Il denaro si sta spostando dalle fossili all’energia pulita, sottolinea l’Economist. Restare indietro in questo epocale cambio tecnologico, con tutte le sue opportunità (oltre che criticità) è un rischio per chi fa impresa: investimenti “incagliati” (crediti inesigibili) e definitivo sorpasso da parte dei concorrenti, specialmente di nuovi attori, giovani, dinamici, e spesso asiatici.

Una vulnerabilità, quella del mondo energetico tradizionale, che è poi stigmatizzata, spiega l’articolo, dall’espulsione di ExxonMobil dal Dow Jones Industrial Average dopo oltre 90 anni e dalla probabile crisi socio-economica di paesi che hanno sempre puntato tutto sul petrolio, come l’Arabia Saudita, che fanno ancora troppa fatica a riformarsi. Insomma, un sistema in evoluzione che richiederebbe lungimiranza e competenze.

Per la testata della grande finanza “il sistema energetico del 21° secolo promette di essere migliore dell’era del petrolio: migliore per la salute umana, più politicamente stabile e meno economicamente volatile”.

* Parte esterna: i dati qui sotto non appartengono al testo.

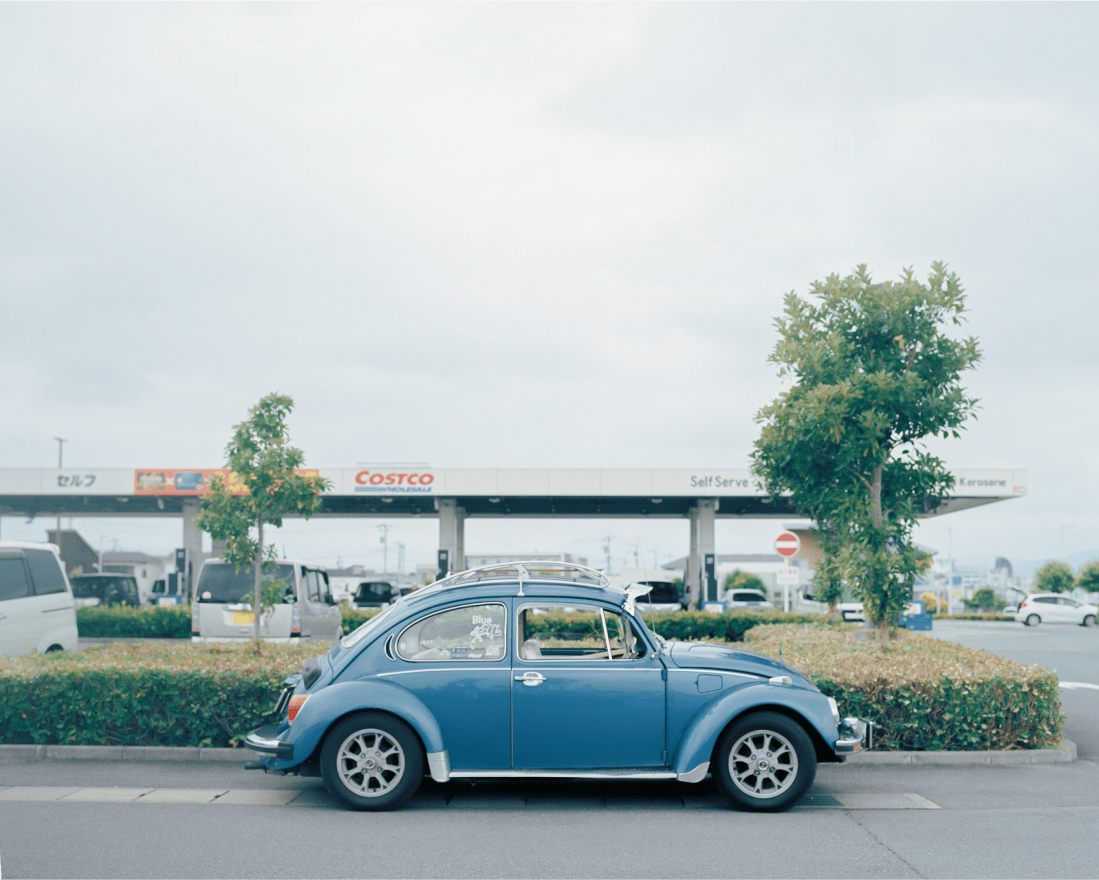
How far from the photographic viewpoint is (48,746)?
27.9 feet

Tuttavia, non vengono affatto edulcorati i notevoli rischi insiti in questo processo che, se portato avanti in modo disordinato potrebbe favorire, anch’esso, l’instabilità politica ed economica nei cosiddetti PetroStati, ma anche concentrare sempre di più gran parte della filiera tecnologica green e innovativa in Cina, con disastrose conseguenze per Europa e Usa (sebbene abbiano grandissime potenzialità), ma anche per i paesi più poveri.

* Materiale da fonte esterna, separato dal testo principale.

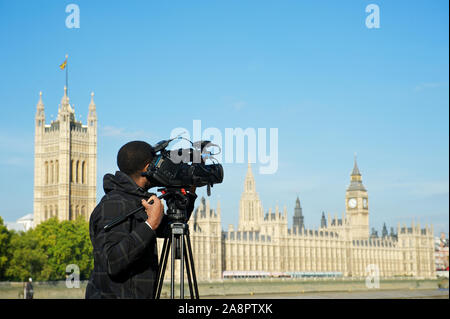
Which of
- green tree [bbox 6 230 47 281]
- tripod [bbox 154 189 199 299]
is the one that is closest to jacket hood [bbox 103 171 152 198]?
tripod [bbox 154 189 199 299]

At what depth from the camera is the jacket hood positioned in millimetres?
3939

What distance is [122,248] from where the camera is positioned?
363 centimetres

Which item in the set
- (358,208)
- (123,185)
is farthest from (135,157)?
(358,208)

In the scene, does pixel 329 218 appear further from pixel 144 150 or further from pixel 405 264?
pixel 144 150

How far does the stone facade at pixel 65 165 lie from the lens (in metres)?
73.4

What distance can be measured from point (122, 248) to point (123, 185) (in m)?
0.44

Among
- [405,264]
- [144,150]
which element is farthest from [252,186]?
[144,150]

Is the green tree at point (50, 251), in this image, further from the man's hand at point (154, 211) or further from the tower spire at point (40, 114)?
the man's hand at point (154, 211)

Ma – e questo è un altro punto che colpisce dell’analisi dell’Economist – sarebbe ancora più pericoloso che questo processo vada troppo lento: cambiamenti climatici e crisi socio-economiche potrebbero esplodere e causare impatti ben più duri.

In conclusione, per l’Economist la transizione ecologica ed energetica causerà sicuramente nuove turbolenze geopolitiche, ma s’ha da fare! In molti si stanno risvegliando, e un ritorno al vecchio mondo è quanto meno improbabile.